Joe has been my live-albeit-virtual personalized sleep and meditation program for almost three years. I rely on him the same way I rely on one espresso an hour to keep me awake during the day.

“Squeeze your eyes closed,” he says, “and open your jaw as wide as you can. Now relax. Deep breath in and hold, two, three, four, five, six, and release.”

What Joe does could be recorded, or I could do it myself since it’s virtually the same script every night, except I’ve tried all the apps—even had some developed specifically for me—but they all fail once I hit REM sleep. This is where the real-time, human interaction is critical.

So critical that I pay him a hundred grand a year for his service. He’s worth every penny.

Once he decides I’m adequately relaxed, Joe reads from the sports page of a community newspaper in butt-fuck who-knows-where. It doesn’t matter. His job is to read until I fall asleep. Sports pages—because sports don’t interest me—and teams I know nothing about so I can tune out the details because I don’t want my brain filled with useless crap.

Our system works.

I don’t know how long he reads, but at some point a dream image replaces his voice. And this is why I pay him what is the equivalent of three hundred dollars an hour. Because unless that dream is redirected, I’ll be wide awake again in seconds with no hope of falling back under. The perils of parasomnia, a clinical sleep disorder that has no cure. But as long as I have Joe, I have relief.

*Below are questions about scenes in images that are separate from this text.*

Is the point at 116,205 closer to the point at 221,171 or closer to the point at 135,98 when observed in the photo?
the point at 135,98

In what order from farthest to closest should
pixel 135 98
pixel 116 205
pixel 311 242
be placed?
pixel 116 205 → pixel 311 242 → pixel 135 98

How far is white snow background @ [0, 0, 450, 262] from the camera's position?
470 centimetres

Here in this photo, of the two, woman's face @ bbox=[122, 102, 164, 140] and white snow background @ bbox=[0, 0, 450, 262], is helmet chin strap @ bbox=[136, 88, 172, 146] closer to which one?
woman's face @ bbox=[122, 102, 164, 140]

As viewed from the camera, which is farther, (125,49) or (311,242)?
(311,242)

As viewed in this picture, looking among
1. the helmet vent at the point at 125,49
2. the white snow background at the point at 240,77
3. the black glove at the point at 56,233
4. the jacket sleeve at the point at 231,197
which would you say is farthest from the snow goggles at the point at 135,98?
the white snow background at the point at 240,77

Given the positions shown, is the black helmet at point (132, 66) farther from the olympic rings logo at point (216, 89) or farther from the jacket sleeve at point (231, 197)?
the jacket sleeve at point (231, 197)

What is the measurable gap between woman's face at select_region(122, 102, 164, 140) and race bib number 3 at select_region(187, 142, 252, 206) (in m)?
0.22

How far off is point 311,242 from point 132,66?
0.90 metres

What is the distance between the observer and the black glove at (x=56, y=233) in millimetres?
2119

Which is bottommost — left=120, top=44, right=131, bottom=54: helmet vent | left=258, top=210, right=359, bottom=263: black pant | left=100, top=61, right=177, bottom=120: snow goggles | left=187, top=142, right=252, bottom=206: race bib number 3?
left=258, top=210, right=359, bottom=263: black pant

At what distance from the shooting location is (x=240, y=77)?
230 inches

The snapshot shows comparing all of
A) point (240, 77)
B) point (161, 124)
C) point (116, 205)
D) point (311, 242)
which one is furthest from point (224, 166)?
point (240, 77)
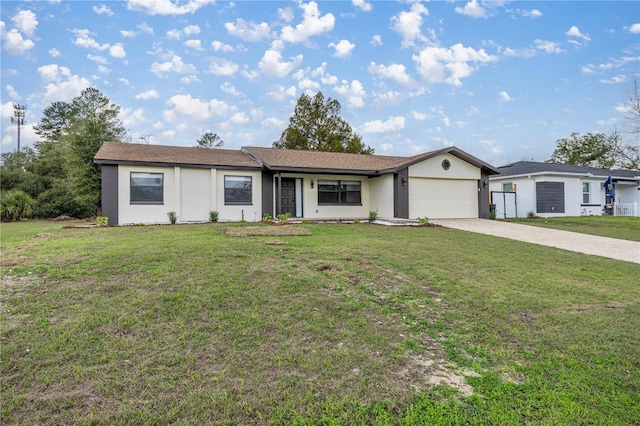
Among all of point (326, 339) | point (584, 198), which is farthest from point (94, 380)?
point (584, 198)

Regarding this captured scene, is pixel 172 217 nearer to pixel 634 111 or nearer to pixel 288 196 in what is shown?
pixel 288 196

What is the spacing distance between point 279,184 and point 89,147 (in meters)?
11.9

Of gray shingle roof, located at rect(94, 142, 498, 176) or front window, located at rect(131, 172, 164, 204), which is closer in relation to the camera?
front window, located at rect(131, 172, 164, 204)

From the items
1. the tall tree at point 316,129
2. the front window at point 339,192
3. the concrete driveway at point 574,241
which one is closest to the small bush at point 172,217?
the front window at point 339,192

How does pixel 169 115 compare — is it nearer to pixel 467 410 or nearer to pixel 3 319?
pixel 3 319

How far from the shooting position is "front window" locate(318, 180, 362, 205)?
1783 cm

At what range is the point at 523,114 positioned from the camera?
20.9m

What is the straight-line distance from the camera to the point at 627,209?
2258cm

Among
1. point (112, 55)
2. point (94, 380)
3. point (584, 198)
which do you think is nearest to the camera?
point (94, 380)

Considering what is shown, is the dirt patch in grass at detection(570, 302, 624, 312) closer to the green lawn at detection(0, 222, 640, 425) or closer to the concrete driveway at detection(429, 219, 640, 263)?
the green lawn at detection(0, 222, 640, 425)

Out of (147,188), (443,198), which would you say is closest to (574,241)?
(443,198)

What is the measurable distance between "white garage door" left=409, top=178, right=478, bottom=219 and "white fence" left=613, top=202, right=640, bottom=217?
1197 centimetres

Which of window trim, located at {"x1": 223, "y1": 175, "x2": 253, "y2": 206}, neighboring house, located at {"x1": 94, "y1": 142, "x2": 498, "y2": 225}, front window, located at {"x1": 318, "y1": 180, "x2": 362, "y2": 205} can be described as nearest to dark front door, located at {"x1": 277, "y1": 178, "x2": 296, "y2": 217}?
neighboring house, located at {"x1": 94, "y1": 142, "x2": 498, "y2": 225}

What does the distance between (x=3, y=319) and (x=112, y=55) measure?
53.5 feet
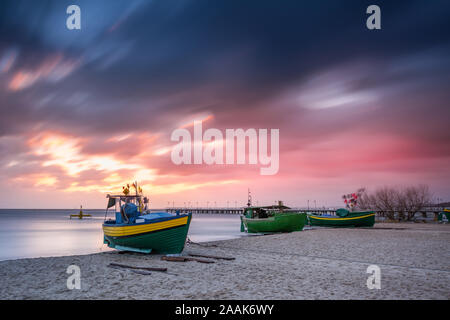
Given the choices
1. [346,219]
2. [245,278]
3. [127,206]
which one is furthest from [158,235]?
[346,219]

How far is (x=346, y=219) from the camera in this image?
38.0 meters

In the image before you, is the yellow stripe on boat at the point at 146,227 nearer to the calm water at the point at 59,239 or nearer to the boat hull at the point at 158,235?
the boat hull at the point at 158,235

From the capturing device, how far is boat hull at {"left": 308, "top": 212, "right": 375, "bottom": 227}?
36750 mm

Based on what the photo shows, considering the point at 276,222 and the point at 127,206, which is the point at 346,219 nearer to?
the point at 276,222

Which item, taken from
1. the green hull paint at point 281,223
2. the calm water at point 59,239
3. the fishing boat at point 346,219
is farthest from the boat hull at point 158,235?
the fishing boat at point 346,219

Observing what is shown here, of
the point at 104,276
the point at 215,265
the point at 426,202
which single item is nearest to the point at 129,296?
the point at 104,276

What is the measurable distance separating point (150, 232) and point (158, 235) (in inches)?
16.9

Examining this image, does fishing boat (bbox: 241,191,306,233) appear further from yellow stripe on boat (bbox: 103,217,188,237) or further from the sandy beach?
yellow stripe on boat (bbox: 103,217,188,237)

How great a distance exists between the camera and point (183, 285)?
953 centimetres

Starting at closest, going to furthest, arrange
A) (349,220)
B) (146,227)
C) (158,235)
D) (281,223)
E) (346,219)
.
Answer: (158,235)
(146,227)
(281,223)
(349,220)
(346,219)

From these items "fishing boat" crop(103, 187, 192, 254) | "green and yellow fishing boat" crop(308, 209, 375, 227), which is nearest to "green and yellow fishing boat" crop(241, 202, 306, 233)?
"green and yellow fishing boat" crop(308, 209, 375, 227)
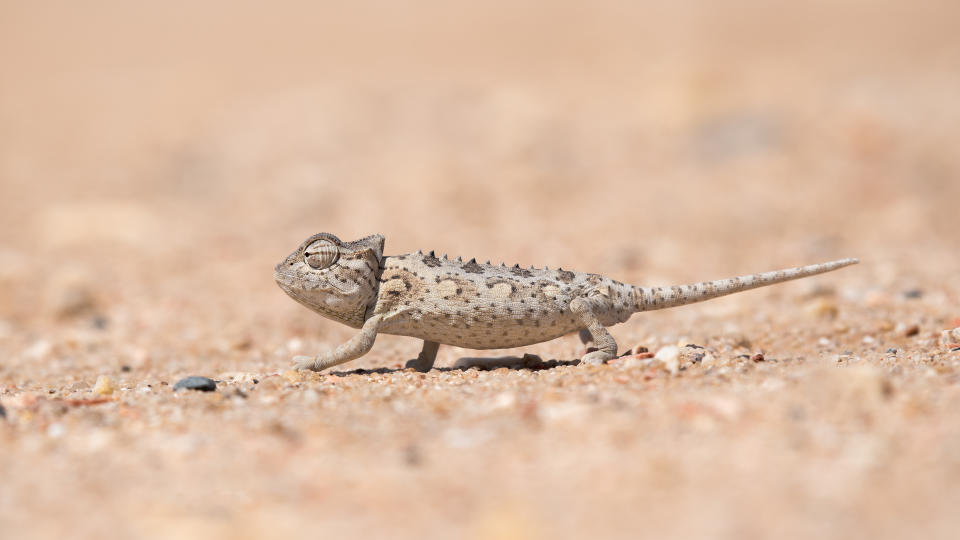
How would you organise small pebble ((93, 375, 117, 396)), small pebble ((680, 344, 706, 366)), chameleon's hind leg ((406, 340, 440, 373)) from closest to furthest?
small pebble ((93, 375, 117, 396))
small pebble ((680, 344, 706, 366))
chameleon's hind leg ((406, 340, 440, 373))

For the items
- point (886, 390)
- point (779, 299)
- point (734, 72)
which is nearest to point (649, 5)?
point (734, 72)

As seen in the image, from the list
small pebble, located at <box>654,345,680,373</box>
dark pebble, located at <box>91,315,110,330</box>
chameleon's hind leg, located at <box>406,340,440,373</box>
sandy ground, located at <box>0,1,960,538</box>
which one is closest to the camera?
sandy ground, located at <box>0,1,960,538</box>

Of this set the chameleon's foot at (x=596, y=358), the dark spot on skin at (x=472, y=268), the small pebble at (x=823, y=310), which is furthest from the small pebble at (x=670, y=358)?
the small pebble at (x=823, y=310)

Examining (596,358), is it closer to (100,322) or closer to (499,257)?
(100,322)

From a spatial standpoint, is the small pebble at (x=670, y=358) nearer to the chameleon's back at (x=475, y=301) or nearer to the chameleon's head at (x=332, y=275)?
the chameleon's back at (x=475, y=301)

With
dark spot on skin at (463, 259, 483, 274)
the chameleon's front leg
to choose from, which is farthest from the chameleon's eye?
dark spot on skin at (463, 259, 483, 274)

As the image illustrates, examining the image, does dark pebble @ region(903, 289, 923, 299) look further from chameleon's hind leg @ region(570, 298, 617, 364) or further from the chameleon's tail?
chameleon's hind leg @ region(570, 298, 617, 364)

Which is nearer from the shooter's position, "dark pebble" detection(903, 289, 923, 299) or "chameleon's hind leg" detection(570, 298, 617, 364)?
"chameleon's hind leg" detection(570, 298, 617, 364)
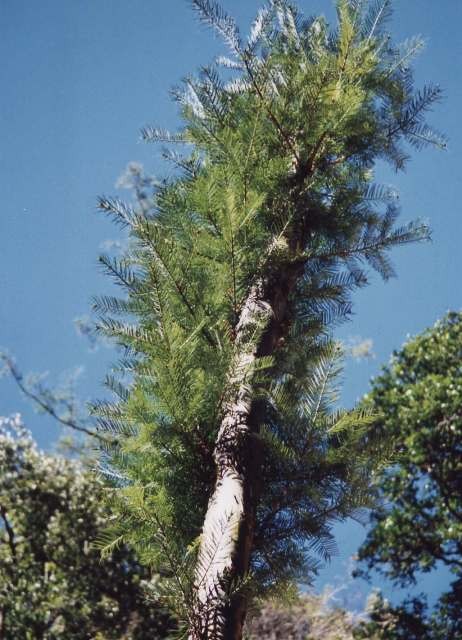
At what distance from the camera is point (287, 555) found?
6.45ft

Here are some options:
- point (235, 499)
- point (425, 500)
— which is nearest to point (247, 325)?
point (235, 499)

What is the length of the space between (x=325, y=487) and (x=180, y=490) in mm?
571

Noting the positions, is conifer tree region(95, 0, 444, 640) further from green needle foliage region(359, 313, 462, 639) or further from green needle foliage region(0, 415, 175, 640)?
green needle foliage region(0, 415, 175, 640)

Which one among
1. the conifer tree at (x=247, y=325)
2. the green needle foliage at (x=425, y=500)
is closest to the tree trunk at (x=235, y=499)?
the conifer tree at (x=247, y=325)

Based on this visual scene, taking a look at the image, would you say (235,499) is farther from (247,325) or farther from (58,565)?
(58,565)

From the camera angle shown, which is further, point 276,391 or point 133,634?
point 133,634

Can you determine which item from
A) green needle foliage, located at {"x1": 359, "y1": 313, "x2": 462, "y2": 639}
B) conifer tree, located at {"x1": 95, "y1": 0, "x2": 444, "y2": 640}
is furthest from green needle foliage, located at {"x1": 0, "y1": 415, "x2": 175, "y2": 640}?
conifer tree, located at {"x1": 95, "y1": 0, "x2": 444, "y2": 640}

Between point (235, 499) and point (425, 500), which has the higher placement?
point (425, 500)

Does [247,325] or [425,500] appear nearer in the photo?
[247,325]

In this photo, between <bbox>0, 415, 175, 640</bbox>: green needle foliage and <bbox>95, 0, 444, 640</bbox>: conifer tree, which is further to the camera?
→ <bbox>0, 415, 175, 640</bbox>: green needle foliage

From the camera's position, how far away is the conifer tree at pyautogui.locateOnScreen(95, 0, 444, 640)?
1724 mm

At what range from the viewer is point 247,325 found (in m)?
2.25

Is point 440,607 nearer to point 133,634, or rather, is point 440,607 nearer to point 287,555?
point 133,634

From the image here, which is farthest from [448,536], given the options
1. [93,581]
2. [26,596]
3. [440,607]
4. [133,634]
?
[26,596]
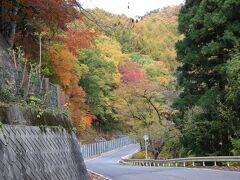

The image of my dad dead in his hotel bed blurs and refocuses, this time with Dad lying on a beach blanket beside Mom while my three brothers splash in the ocean as I watch the scene unfold from above. And then Horse calls me, “Will, I need you!” and I join the beach scene, feel the water around my ankles, and the sand between my toes. I catch up to my twin, chasing our youngest brother Aiden, who laughs and hollers and swims toward seaweed, floating on the waves.

Alexa’s gentle voice prods, “Will, it’s time to wake up,” followed by the sound of running water, prompting an immediate need to urinate. The lightening sky tells me I’ve slept through the night—or at least, the very early morning.

I shower, dress, and down my first of a dozen daily espressos. Then I check messages on my phone before heading to my office to go over the notes for today’s Come Into Power seminar. I have a single text. No surprise, since everyone I know other than Joe is still asleep.